「《ゲームマスターからのお願い》にモ書キマシたが、ワタクシに攻撃的ナ態度を取ッた場合は、このヨウ二即強制追放ㇳなりまスノで、ミナサマご注意ヲ」
「え…?今、何が…?」
今ある光景を受け入れたくないのだろう、犬飼が絶句したような表情をする。
周りも、仲間の突然の死に頭が追いつかない人や、友達が死んでしまい悲しんでいる人や、怒りが抑えきれないけれど殺されたくはないので必死に堪えている人、自分も殺されるのではないかとビビっている人がいたりと多種多様な反応をしていた。
「エーっㇳ、一、二、三、四…人狼ゲームは十九人デ、といウコトですネ」
十九人?もうそんなに減ってしまったのか。
さっきまであんなに人が居たって言うのに…もう三分の二くらいの人数しか残っていないのだと春風は頭を悩ませる。

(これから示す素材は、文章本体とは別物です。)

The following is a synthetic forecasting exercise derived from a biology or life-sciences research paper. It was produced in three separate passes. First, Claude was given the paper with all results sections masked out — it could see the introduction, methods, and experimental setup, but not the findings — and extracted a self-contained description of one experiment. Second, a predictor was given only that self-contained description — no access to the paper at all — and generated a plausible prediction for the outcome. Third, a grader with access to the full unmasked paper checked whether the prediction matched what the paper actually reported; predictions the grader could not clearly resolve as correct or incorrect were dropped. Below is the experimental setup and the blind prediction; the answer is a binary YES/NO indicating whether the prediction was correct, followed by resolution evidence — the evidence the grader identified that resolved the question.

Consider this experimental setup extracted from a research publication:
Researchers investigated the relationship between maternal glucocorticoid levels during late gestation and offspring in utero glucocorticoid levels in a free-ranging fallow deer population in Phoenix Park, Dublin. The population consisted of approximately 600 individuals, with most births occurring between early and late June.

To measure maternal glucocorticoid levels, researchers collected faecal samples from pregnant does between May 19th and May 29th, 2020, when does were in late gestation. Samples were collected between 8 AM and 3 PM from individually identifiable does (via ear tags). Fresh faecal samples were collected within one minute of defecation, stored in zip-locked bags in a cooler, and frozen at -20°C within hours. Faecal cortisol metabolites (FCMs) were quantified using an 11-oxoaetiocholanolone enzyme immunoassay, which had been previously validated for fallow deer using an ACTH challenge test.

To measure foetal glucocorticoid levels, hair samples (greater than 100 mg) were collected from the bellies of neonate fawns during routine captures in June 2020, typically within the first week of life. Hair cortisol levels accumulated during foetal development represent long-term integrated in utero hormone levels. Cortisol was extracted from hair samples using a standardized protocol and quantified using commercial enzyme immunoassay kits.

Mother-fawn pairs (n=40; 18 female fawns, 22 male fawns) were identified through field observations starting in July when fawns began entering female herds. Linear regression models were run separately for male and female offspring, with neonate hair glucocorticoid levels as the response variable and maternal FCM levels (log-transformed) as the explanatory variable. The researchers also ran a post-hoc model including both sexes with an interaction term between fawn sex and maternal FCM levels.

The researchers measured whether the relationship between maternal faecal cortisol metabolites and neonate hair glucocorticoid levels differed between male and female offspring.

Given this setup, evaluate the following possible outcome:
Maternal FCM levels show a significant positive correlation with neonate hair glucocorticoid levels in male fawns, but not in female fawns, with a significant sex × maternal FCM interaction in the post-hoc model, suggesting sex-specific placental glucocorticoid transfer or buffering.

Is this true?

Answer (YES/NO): NO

さらに、人狼ゲームまで行ってしまうと十人生き残るかも分からない。
どっちにしろ、元通りの生活をすることはできないだろう。
「ミナサマの役職は明日ノ朝会でスマートフォンに転送しまㇲ」
「まア、今日はモう行事をすルにㇵ遅いのでワタクシは風呂の準備をしテオキますネ。終ヮったラソチらのスマートフォンに通達が行キマすから、地図を頼りに入浴しに来テクださイ」
あまりの衝撃展開に、今の時間など気付かなかった。
完全に下校時刻だったことを忘れていた。
本当なら今頃、友達と遊べていただろうに。
「となると、ゲームは明日からか…。気休め程度だけど、今日はもうみんな死なないんだね。良かった…」
隣でそう犬飼が安堵したように言っていたので、それに頷いた。
今日はとりあえず誰も死なずに生きていられる。
今日くらいはこれからのことを考えずに、いつもみたいにみんなと過ごせたらな。